**WORK INSTRUCTIONS**
Please pick out and copy every line of the listing below that contains the string "wall". Case counts, so match capital and lowercase letters exactly.

**DATA EXTRACT**
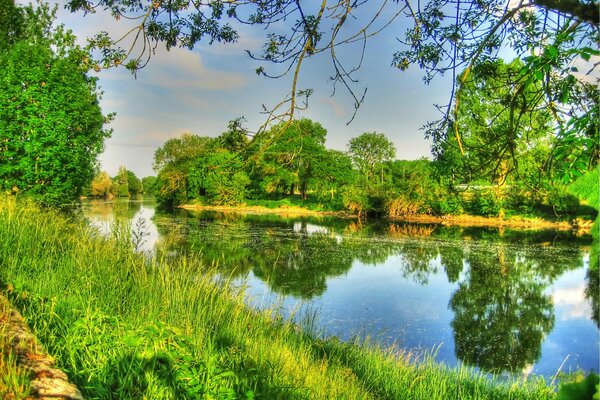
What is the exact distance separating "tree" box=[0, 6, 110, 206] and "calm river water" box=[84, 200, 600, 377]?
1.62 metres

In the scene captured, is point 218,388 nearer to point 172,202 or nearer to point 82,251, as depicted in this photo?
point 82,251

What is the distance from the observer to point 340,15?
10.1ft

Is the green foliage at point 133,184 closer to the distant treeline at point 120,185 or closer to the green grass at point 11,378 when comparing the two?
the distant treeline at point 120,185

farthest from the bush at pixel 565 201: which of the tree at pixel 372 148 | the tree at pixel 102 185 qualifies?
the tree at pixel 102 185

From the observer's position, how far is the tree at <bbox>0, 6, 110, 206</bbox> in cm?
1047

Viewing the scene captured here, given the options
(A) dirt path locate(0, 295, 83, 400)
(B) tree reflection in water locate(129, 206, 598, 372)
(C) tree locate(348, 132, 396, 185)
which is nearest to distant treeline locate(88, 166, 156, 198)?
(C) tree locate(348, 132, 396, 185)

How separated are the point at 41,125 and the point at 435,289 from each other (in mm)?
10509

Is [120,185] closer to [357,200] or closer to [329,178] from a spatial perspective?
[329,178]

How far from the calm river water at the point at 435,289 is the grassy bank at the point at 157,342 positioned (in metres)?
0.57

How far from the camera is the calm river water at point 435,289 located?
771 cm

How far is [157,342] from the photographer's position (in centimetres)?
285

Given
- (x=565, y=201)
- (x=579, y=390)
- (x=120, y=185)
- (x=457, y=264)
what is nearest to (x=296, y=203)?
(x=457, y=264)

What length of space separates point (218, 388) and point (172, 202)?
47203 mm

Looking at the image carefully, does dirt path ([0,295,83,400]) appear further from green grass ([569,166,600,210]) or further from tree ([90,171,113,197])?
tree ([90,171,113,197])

* * *

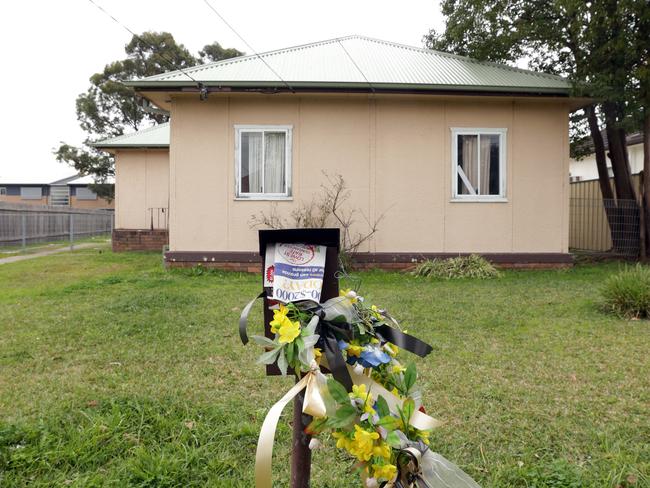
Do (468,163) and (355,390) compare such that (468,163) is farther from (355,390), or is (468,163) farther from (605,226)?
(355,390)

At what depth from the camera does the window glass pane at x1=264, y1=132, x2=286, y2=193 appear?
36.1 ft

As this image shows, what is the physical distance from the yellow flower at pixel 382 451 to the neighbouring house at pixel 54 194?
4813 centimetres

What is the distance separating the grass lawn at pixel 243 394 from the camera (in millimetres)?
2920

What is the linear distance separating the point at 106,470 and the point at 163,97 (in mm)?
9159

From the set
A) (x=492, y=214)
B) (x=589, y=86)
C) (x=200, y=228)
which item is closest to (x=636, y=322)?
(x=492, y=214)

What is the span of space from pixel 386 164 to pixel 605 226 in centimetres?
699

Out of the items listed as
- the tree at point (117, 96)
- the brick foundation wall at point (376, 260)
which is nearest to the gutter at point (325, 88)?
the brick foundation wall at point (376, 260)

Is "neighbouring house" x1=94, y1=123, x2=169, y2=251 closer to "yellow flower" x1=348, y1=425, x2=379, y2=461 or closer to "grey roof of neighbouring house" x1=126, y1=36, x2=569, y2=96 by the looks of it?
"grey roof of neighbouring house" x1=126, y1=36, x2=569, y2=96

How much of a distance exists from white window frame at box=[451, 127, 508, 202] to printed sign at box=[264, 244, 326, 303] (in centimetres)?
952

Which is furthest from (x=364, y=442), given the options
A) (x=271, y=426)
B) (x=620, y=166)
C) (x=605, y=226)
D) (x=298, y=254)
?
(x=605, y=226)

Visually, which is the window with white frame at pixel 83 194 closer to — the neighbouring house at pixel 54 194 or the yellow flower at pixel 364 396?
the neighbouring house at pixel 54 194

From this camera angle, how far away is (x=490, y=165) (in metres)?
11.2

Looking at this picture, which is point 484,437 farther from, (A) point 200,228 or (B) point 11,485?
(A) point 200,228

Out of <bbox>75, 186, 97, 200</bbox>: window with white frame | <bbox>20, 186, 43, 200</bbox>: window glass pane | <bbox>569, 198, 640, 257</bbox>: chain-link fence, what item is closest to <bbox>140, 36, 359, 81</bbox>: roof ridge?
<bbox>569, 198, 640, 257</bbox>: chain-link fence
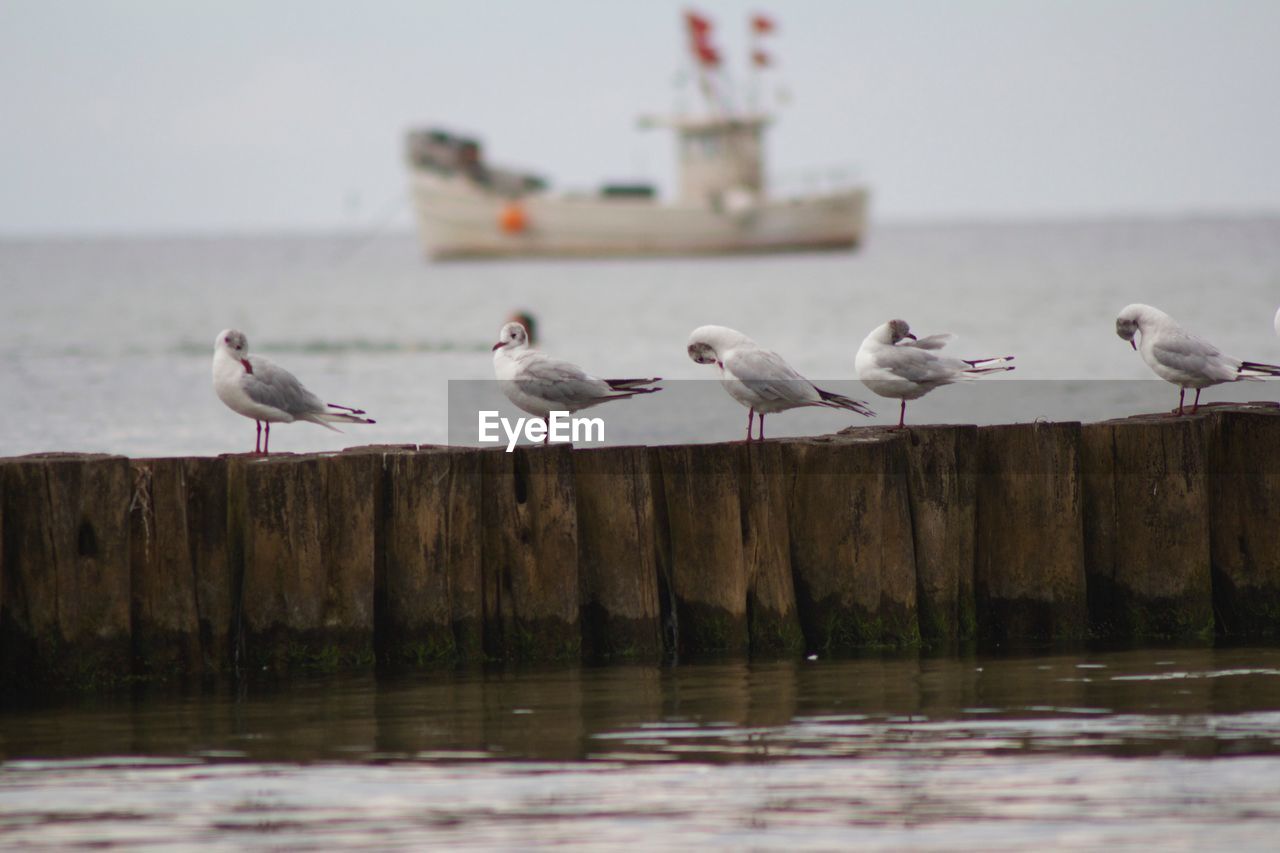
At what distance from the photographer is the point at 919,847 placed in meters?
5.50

**ANSWER TO THE EXERCISE**
- the brick foundation wall at point (376, 260)
the brick foundation wall at point (376, 260)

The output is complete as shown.